Por a 18 de Abril de 2012 as 16:38

A grande parte da inovação na indústria alimentar envolve o desenvolvimento de novos produtos. Para que o “inovador” atinja o objectivo de fortalecer a sua posição competitiva, é necessário que o negócio adicional criado com o novo produto recupere todos os investimentos feitos com o seu desenvolvimento e lançamento: só a partir dessa altura é que a inovação valeu de facto a pena.

Sendo o sector agro-alimentar dos que opera com margens de negócio mais baixas, uma empresa altamente inovadora pode cavar a sua própria ruína se a inovação não recuperar os seus custos.
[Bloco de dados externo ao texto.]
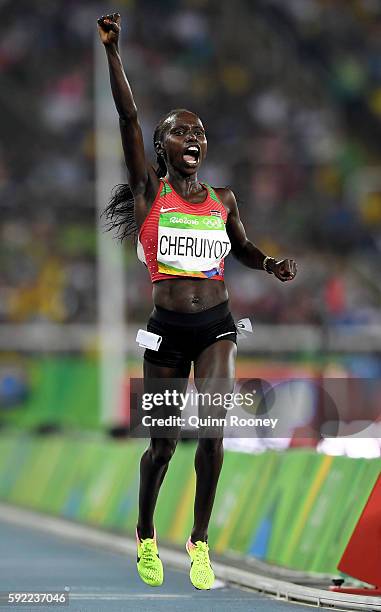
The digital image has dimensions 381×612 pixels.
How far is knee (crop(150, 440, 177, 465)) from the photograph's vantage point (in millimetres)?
7875

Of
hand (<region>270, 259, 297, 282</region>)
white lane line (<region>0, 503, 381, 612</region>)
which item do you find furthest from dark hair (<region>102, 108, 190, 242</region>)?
white lane line (<region>0, 503, 381, 612</region>)

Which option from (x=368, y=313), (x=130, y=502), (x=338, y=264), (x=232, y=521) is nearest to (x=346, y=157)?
(x=338, y=264)

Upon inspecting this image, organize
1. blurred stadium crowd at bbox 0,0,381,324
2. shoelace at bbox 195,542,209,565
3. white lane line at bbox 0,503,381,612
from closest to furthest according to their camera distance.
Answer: shoelace at bbox 195,542,209,565 < white lane line at bbox 0,503,381,612 < blurred stadium crowd at bbox 0,0,381,324

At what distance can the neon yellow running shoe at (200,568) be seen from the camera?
7816 mm

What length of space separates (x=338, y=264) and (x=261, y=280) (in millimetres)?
1388

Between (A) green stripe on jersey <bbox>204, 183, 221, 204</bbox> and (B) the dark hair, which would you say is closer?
(A) green stripe on jersey <bbox>204, 183, 221, 204</bbox>

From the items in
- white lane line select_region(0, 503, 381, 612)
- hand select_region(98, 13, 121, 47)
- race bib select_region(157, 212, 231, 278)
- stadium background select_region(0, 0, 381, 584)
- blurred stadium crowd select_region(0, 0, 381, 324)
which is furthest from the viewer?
blurred stadium crowd select_region(0, 0, 381, 324)

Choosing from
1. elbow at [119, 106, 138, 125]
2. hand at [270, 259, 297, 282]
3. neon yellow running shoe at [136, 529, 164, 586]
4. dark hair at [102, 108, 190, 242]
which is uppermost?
elbow at [119, 106, 138, 125]

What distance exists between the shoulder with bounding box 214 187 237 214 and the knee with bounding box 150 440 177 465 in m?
1.26

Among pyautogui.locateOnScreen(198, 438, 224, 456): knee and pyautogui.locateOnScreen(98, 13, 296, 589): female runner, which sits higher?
pyautogui.locateOnScreen(98, 13, 296, 589): female runner

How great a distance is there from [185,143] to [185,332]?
0.96 metres

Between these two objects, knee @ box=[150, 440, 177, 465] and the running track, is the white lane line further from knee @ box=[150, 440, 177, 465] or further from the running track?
knee @ box=[150, 440, 177, 465]

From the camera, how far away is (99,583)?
1007 cm

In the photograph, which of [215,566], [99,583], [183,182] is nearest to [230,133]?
[215,566]
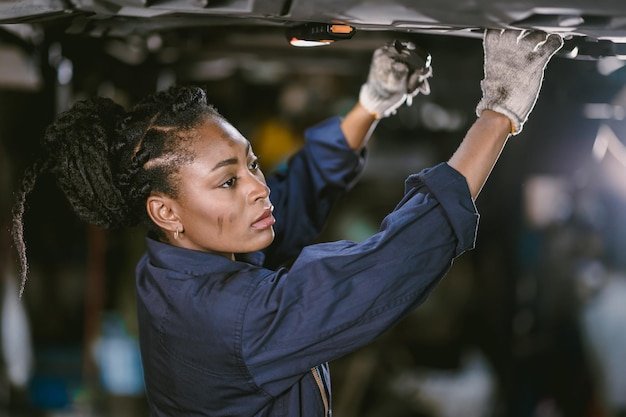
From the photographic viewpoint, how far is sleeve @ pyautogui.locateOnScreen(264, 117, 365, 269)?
1888 millimetres

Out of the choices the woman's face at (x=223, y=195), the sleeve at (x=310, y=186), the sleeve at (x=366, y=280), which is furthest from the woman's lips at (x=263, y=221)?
the sleeve at (x=310, y=186)

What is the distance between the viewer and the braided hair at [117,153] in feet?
4.74

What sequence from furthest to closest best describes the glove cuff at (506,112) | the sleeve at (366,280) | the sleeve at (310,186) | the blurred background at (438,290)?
the blurred background at (438,290), the sleeve at (310,186), the glove cuff at (506,112), the sleeve at (366,280)

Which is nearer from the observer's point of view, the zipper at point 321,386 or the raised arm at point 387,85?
the zipper at point 321,386

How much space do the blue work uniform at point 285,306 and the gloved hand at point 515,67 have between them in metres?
0.20

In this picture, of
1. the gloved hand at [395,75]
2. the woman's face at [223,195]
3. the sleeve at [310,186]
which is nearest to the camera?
the woman's face at [223,195]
Infelizmente, o sucesso de novos produtos no mercado não é muito animador: grande parte dos produtos falha em menos de 2 anos (as estimativas variam com o país e a época, entre 2/3 e 90% de “falhanços”). Consequentemente, uma empresa inovadora precisa de recuperar com uma inovação bem sucedida não só os seus custos, como também os custos de todas as que não resultaram tão bem.

Esta realidade não é exclusiva da indústria alimentar. A farmacêutica dispõe de mecanismos que permitem a quem desenvolva um novo produto recuperar custos e conquistar bastante valor, através da concessão de patentes, um direito à exclusividade de produção do novo produto por um período muito alargado.

Infelizmente, as empresas agro-alimentares raramente têm esta hipótese. Não se pode propriamente patentear um polvo à lagareiro ou um iogurte de beringelas. Se uma empresa descobrir uma mistura excepcional de sabores com beringelas e mais uns ingredientes num iogurte, qualquer competidor pode repetir muito rapidamente essa receita. Existe alguma possibilidade de patentear tecnologias, e há empresas multinacionais que têm algumas, mas não é por essa via que se têm conseguido grandes resultados. A apetência das cadeias de distribuição por marcas brancas não ajuda: são as primeiras a saber se um novo produto vende bem ou não e, se vender, quererão naturalmente ter a sua versão em marca do distribuidor.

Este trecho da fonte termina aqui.